ТЕКСТ ДЛЯ ЧТЕНИЯ:
-- -- --
В это время Илья поехал на высокие горы искать названого брата Добрыню Никитича. Он нашел его, все бьющегося с бабой Горынинкой; чуть душа его в теле полуднует. «Ты не умеешь драться с бабой, Добрыня Никитич, – сказал ему Илья Муромец, – надо драться иначе». Услыхав слова Ильи, покорилась баба Горынинка и сказала: «Не ты меня побил, Добрыня Никитич, а побил меня старый богатырь Илья единым словом». Добрыня вскочил на грудь бабе Горынинке, выхватил чингалище и хотел спороть ей грудь; но она взмолилась Илье Муромцу: «Илья Муромец, не прикажи мне резать грудь; у меня много в земле и злата и серебра». Илья схватил Добрыню за руки, и баба Горынннка повела их к своему глубокому погребцу. Стали Илья с Добрыней у глубокого погребца, и удивляются богатыри, что много золота и серебра, и цветного, все русского, платья. Оглянулся Илья Муромец в широкое поле; в это время Добрыня Никитич срубил бабе голову.
Эта песня замечательная в отношении художественном, в отношении характеристики богатырей и, наконец, своими намеками. Как художественна в песне минута, когда отвязывает Збут выжлока от стремени и спускает сокола с руки; это многозначительная минута в его жизни; но почему? но как? – неизвестно; об этом можно только догадываться. Сама эта неизвестность составляет художественную прелесть. Это минута, выхваченная из жизни; она сама ярко освещена, но ее окружает туман неизвестности прошедших и настоящих обстоятельств. Это особенный, чисто художественный взгляд на жизнь, когда вырванное из нее явление, поставленное ярко перед нами, дает предчувствовать много других явлений, его окружающих и с ним связанных, теряющихся в бесконечном пространстве жизни, когда при этом, чисто частном, явлении человек чувствует все многообразие и бесконечность жизни, его окружающей. Здесь частное явление выходит перед вами как будто с обрывками, которые и сообщают ему такой характер. Далее: как хорошо, и художественно хорошо, это простое движение Ильи, когда нагляделся он на золото и серебро, и вдруг захотелось ему оглянуться в поле, движение, которым воспользовался Добрыня на беду бабе Горынинке. Относительно характеристики богатырей эта песня тоже очень важна. Как благодушен Илья, который богатыря, пустившего ему в грудь стрелу, только хватает на руки, кидает на воздух, опять подхватывает и кладет невредимого на землю, дав ему почувствовать свою силу. Много также высказывают его собственные слова, отличающие его от других витязей: если бы ты попался нашим русским богатырям, они бы не отпустили тебя живого от Киева. Наконец, он хватает за руку Добрыню, не давая ему резать грудь у бабы Горынинки; только пользуясь тем, что Илья загляделся в поле, Добрыня срубает голову бабе. Как всюду здесь явственно выступает Илья, этот могучий выше сравнения, благодушный богатырь! В этой песне есть замечательный намек, необъяснимый при том виде и количестве песен, в каком они нам известны. Збут-королевич – сын Ильи. В своем ответе Илье он не называет себя сыном короля Задонского, а просто говорит: я того короля Задонского; по этому ответу, он мог принадлежать к его семье или роду, быть его внуком, происходить от него. Не говорится, чтобы его мать была женою короля Задонского. Когда Збут рассказал своей матери о встрече с Ильею, в песне говорится:
Еще втапоры его (королевича) матушка,
Того короля Задонского.
-- -- --
ИМЕЮЩИЕСЯ ДАННЫЕ:
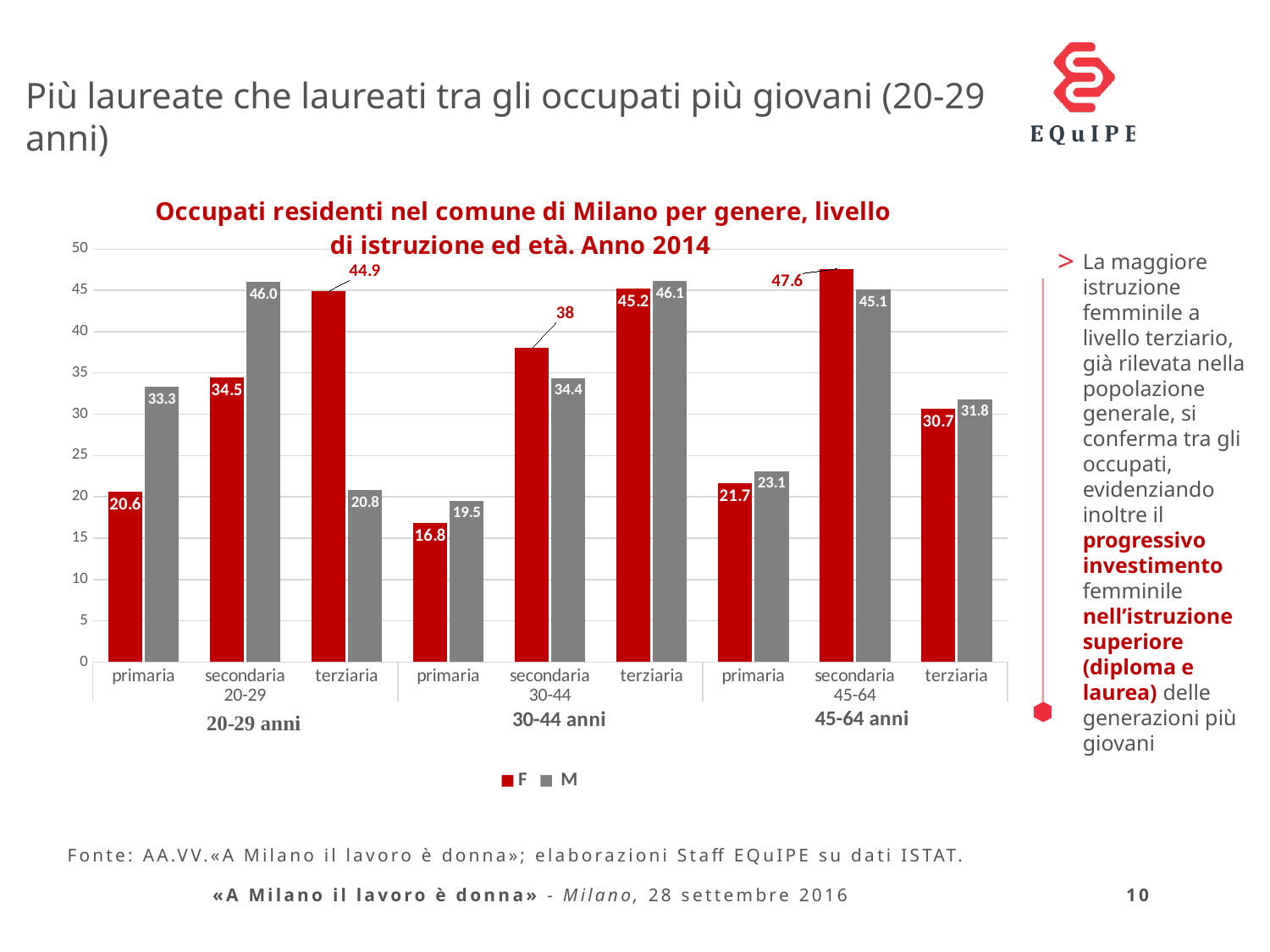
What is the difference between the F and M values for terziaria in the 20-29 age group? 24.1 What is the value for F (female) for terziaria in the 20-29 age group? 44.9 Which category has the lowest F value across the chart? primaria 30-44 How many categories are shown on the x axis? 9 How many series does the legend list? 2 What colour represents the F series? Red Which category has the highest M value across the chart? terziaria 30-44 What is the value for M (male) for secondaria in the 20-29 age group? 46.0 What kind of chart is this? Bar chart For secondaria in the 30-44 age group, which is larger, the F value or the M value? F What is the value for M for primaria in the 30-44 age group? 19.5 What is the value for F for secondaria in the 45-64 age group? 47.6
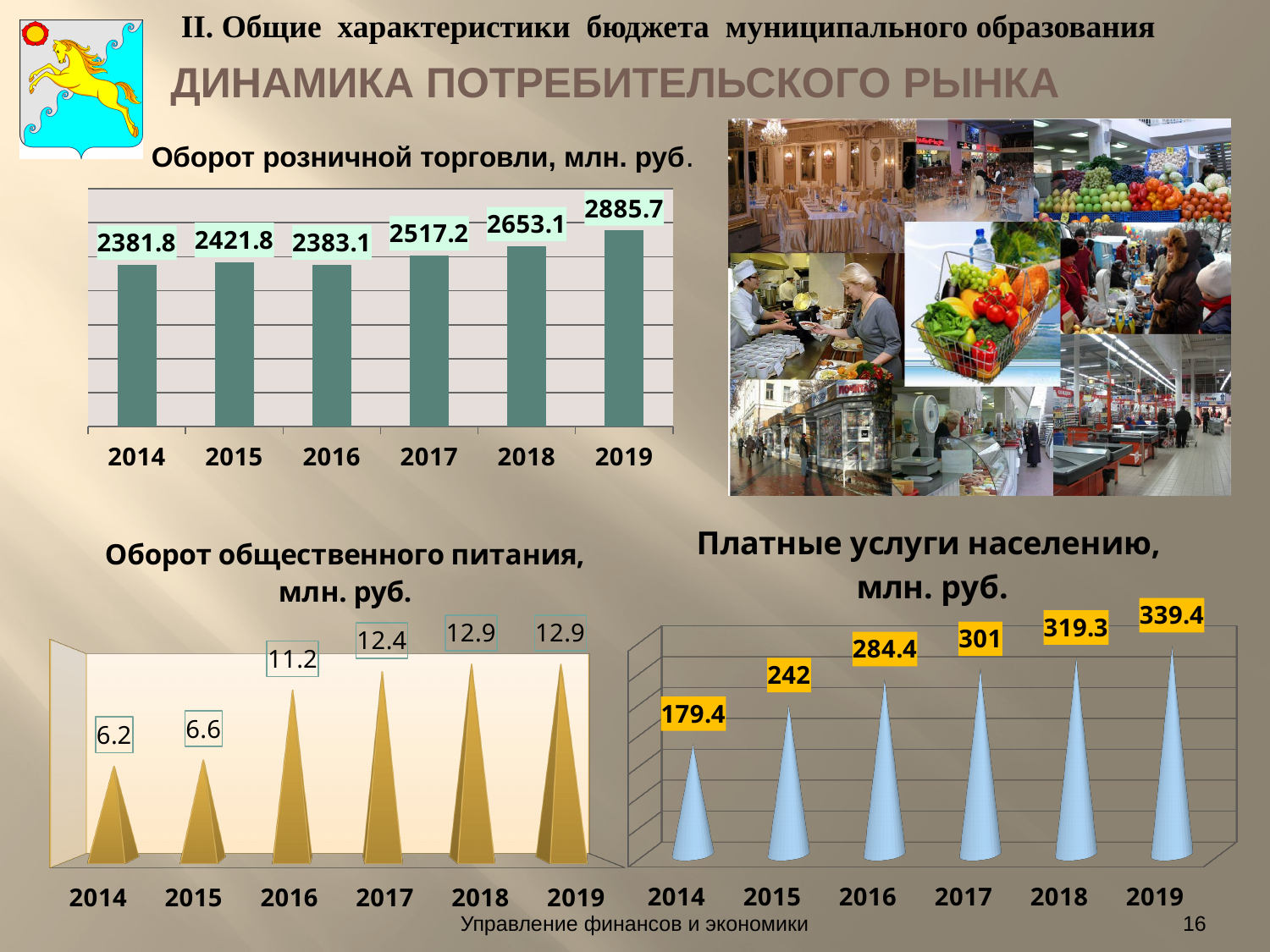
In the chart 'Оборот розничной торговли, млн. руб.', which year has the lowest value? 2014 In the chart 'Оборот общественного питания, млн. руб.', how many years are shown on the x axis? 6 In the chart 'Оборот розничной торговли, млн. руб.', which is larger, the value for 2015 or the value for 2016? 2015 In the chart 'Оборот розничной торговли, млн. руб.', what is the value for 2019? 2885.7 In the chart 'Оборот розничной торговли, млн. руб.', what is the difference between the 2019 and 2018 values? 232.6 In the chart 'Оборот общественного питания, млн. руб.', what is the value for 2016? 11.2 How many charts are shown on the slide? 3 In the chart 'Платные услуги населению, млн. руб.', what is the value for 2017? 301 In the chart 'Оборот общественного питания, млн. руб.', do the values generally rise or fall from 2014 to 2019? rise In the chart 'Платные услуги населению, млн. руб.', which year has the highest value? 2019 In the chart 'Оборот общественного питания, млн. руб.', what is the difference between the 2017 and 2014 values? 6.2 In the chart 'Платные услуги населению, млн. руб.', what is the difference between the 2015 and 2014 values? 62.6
-- -- --
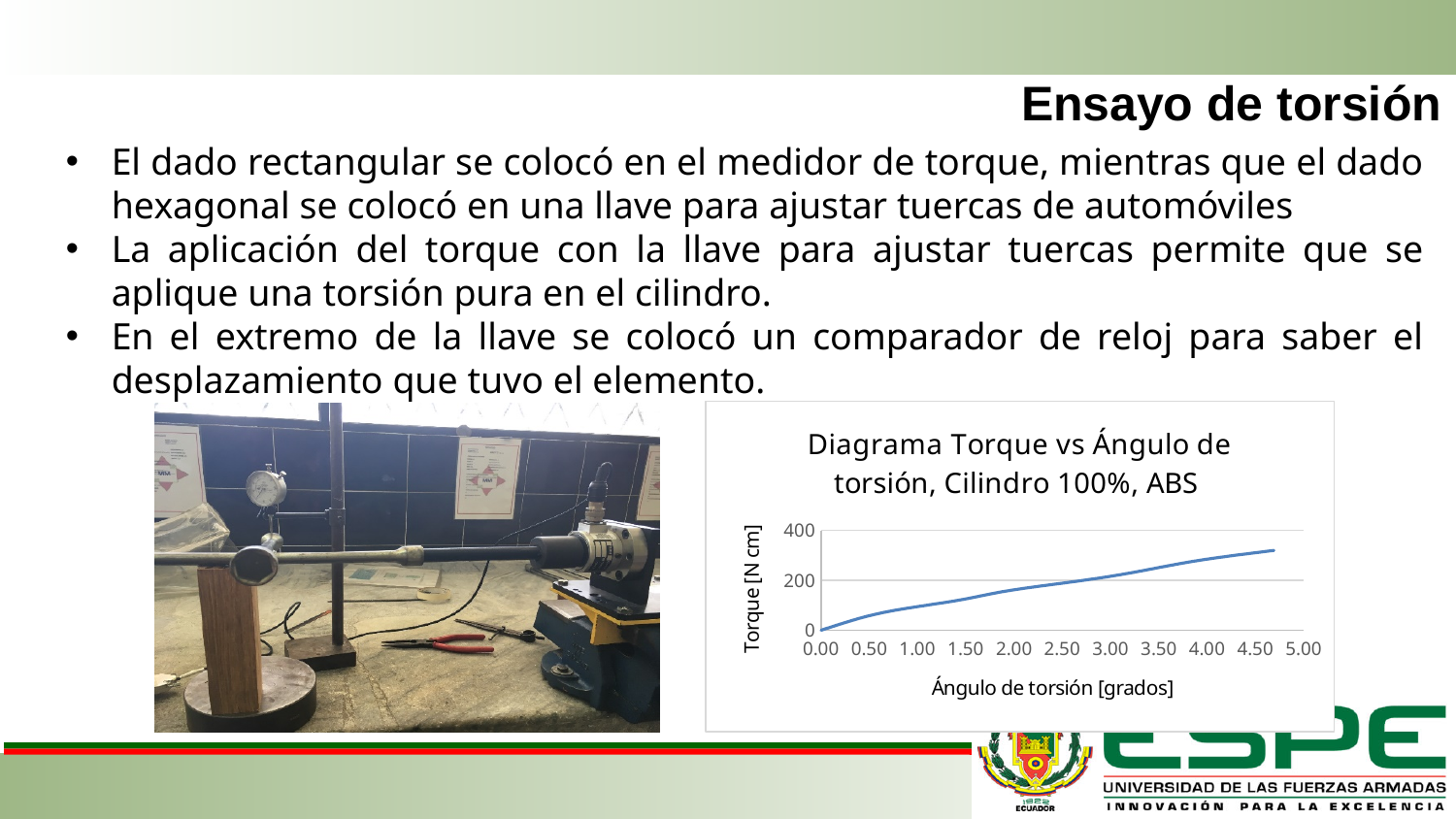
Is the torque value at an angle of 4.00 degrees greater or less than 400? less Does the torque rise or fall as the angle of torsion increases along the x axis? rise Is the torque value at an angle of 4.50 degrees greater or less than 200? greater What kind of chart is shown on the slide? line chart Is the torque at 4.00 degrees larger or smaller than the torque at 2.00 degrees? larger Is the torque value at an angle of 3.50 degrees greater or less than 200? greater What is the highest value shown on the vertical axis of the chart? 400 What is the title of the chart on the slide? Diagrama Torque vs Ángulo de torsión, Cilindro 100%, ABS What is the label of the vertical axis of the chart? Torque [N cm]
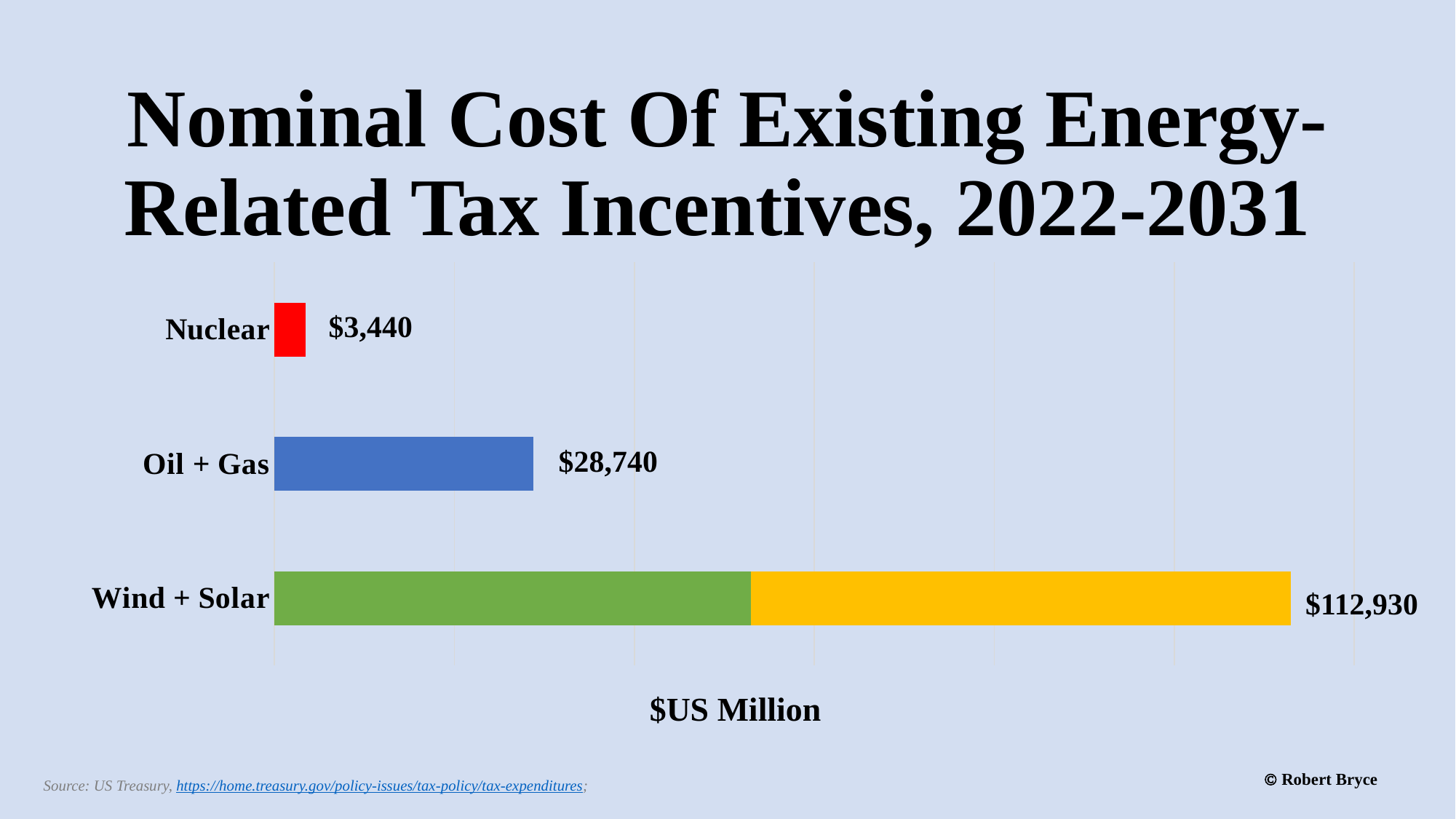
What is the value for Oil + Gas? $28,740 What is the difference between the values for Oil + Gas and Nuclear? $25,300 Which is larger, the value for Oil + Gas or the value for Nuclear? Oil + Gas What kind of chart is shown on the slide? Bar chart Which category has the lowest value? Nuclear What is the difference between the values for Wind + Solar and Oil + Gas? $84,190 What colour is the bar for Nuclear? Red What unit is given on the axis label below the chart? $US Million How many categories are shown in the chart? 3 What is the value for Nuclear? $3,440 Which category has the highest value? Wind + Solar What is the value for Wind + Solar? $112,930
-- -- --
ЗАДАНИЯ:
[1] Кратко перескажите абзац текста о песне про Илью Муромца, который начинается словами «В это время Илья поехал». Сохраните главные факты.
[2] Напишите продолжение текста о песне про Илью Муромца и Збута-королевича, начиная сразу после последних приведённых строк.
Записи с данными для работы не понадобятся.

ВАШИ ОТВЕТЫ:
[1] Илья отправился в горы искать названого брата Добрыню Никитича. Он застал его в изнурительной схватке с бабой Горынинкой и сказал, что драться с ней надо иначе. От этих слов баба покорилась и признала, что её победил Илья одним словом. Добрыня хотел распороть ей грудь чингалищем, но она взмолилась к Илье и пообещала много золота и серебра, спрятанного в земле. Илья удержал Добрыню за руки, и баба привела богатырей к глубокому погребцу. Там было много золота, серебра и цветного русского платья. Пока Илья оглядывался в поле, Добрыня срубил бабе голову.

[2]
Здесь этот оборот вовсе не значит, чтобы она была матерью короля Задонского; она – мать королевича. Выражение: того короля Задонского имеет свой отдельный смысл. Мы не имеем причины заключить из этого выражения, чтоб мать Збута была женою короля Задонского; она могла быть его дочерью, принадлежать к его семье. По всему мы, кажется, должны скорее предположить, что она дочь Задонского короля; нам кажется, что и неоконченный оборот самый с родительным падежом может скорее означать это, как и вообще нисходящую линию. Припомним, что в этом смысле говорилось: храброго Долгорукого; и пр., что таким образом явились прозвища: живого, белого и пр. Алеша Попович также говорит про себя: «Меня зовут Алешею Поповичем, из города Ростова, старого попа соборного». Но если справедливо наше предположение, и мать Збута – дочь или родственница Задонского короля, то тем не менее требует объяснения самое обстоятельство. Илья Муромец, не так же ли, как Рустем[35], был некогда в гостях у короля Задонского, женился на его дочери или родственнице и уехал, уступая требованиям своей богатырской жизни или даже обязанности? Будем ждать, чтобы какая-нибудь вновь узнанная песня объяснила нам эту загадку; во всяком случае, мы несомненно уверены, что объяснение может быть только такое, которое вполне согласуется с чистым, благим и великим образом первого русского богатыря.
Есть еще песня, очень важная для характеристики Ильи Муромца, вот она:
Далече, далече, в чистом поле, что ковыль трава в чистом поле шатается, ездит в поле стар матер человек, старый богатырь, Илья Муромец; конь под ним, как лютый зверь; он сам на коне, как ясен сокол. На этот раз было с Ильею много денег. На богатыря нападают станишники или разбойники; окружили его со всех сторон,
Хотят его, старого, ограбити,
С душой, с животом разлучить хотят.
«Братцы станишники, – говорит им Илья Муромец, —
Убить меня, старого, вам не за что,
А взяти у старого нечего».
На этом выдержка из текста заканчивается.